---- Document text

Commentary

DEI-Ganassi merger a sign of the times in this difficult economy

The DEI-Chip Ganassi Racing merger shows us just how difficult times have become. And they're likely to get worse before they get better, writes Terry Blount.

Updated: November 14, 2008, 11:25 AM ET
By Terry Blount | ESPN.com

CORAL GABLES, Fla. -- Somewhere today in South Florida, Dale Earnhardt Jr. is chuckling.

OK, I don't know that for a fact, but it's a reasonable assumption.

Teresa Earnhardt, who had no intentions of making Junior her partner at Dale Earnhardt Inc. a year ago, now is a partner with Chip Ganassi.

This is what happens when NASCAR team owners reach survival mode. You do what you have to do, even if the pairing seems about as likely as Bill O'Reilly and Keith Olbermann sharing Thanksgiving dinner.

Welcome to the new NASCAR world of addition by subtraction. The merger between Dale Earnhardt Inc. and Chip Ganassi Racing has transformed six cars into four. Actually, it's seven to four if you count the No. 40 car that Ganassi already jettisoned earlier this season for lack of sponsorship.

These are difficult economic times. Even with this merger, Earnhardt-Ganassi Racing is a four-car team with only two and a half sponsors heading into 2009. There are no guarantees.

DEI is going through its second merger in a little more than a year's time. Bobby Ginn's team sold out to DEI last season. That move came after Earnhardt made his decision to join Hendrick Motorsports and leave the organization his father founded.

Junior wanted controlling interest in DEI, something his stepmother wasn't giving up. You have to wonder how things would look today had Earnhardt become the boss of DEI.

--------

Questions on the material —
a: Based on the commentary on the DEI-Ganassi merger, say whether each statement agrees with it, and back each yes or no with the deciding words quoted from it: (i) The merger turned six cars into four. (ii) Earnhardt-Ganassi Racing heads into 2009 with three full sponsors. (iii) Bobby Ginn's team sold out to DEI last season.
b: Render this sentence from the DEI-Ganassi merger commentary in Spanish: "Junior wanted controlling interest in DEI, something his stepmother wasn't giving up."
c: Extract word for word the part of the DEI-Ganassi merger commentary between "Welcome to the" and "are no guarantees.", inclusive.

---- Data shown

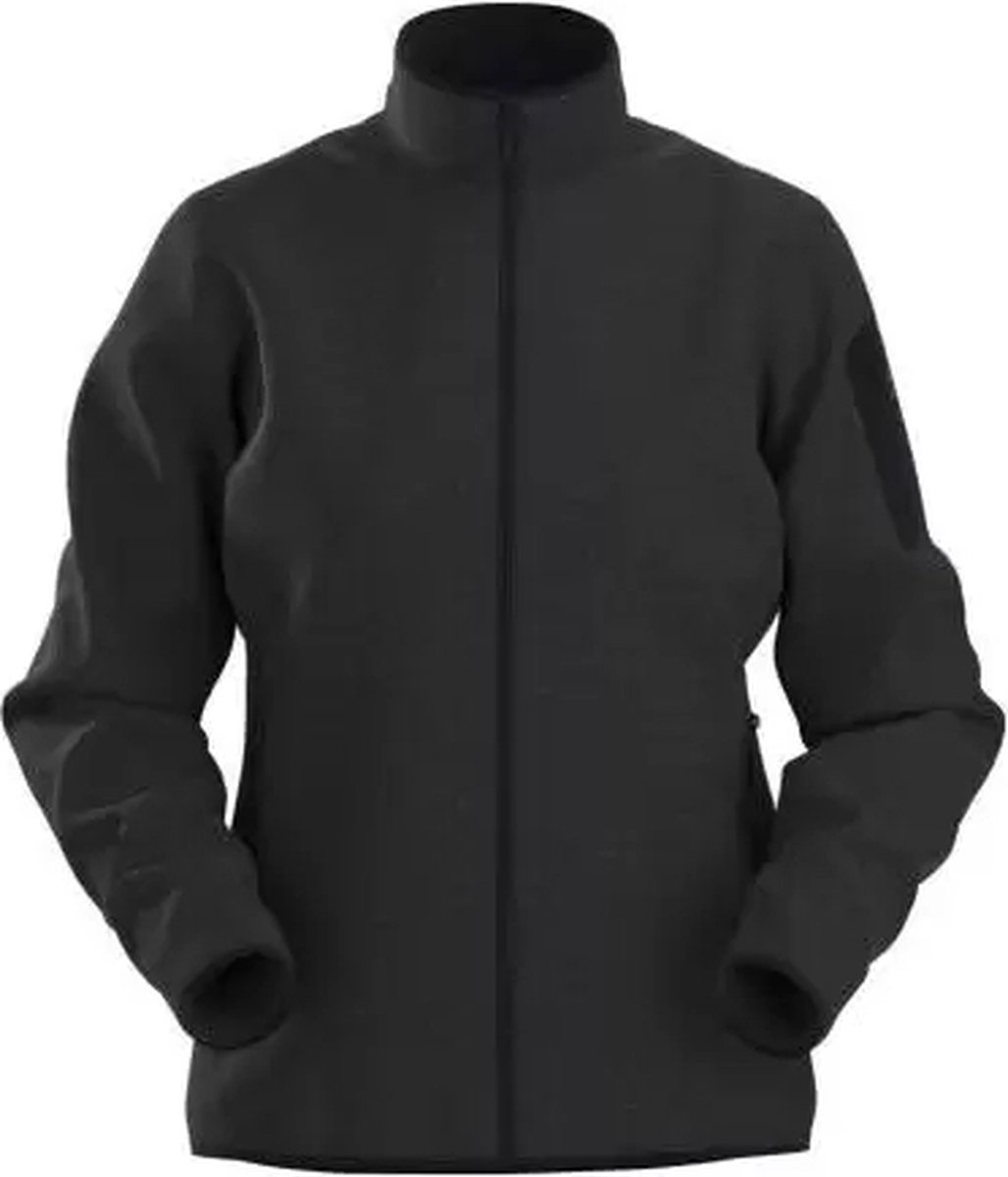 Arc'teryx Covert Cardigan W - Black heather - Outdoor Kleding - Fleeces en Truien - Fleece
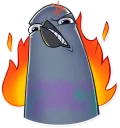 😡-Jean Jacques, Telegram Sticker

--------

Outputs in order —
a:
(i) Yes: "The merger between Dale Earnhardt Inc. and Chip Ganassi Racing has transformed six cars into four."
(ii) No: "Earnhardt-Ganassi Racing is a four-car team with only two and a half sponsors heading into 2009."
(iii) Yes: "Bobby Ginn's team sold out to DEI last season."

b: Junior quería el control mayoritario de DEI, algo a lo que su madrastra no estaba dispuesta a renunciar.

c:
Welcome to the new NASCAR world of addition by subtraction. The merger between Dale Earnhardt Inc. and Chip Ganassi Racing has transformed six cars into four. Actually, it's seven to four if you count the No. 40 car that Ganassi already jettisoned earlier this season for lack of sponsorship.

These are difficult economic times. Even with this merger, Earnhardt-Ganassi Racing is a four-car team with only two and a half sponsors heading into 2009. There are no guarantees.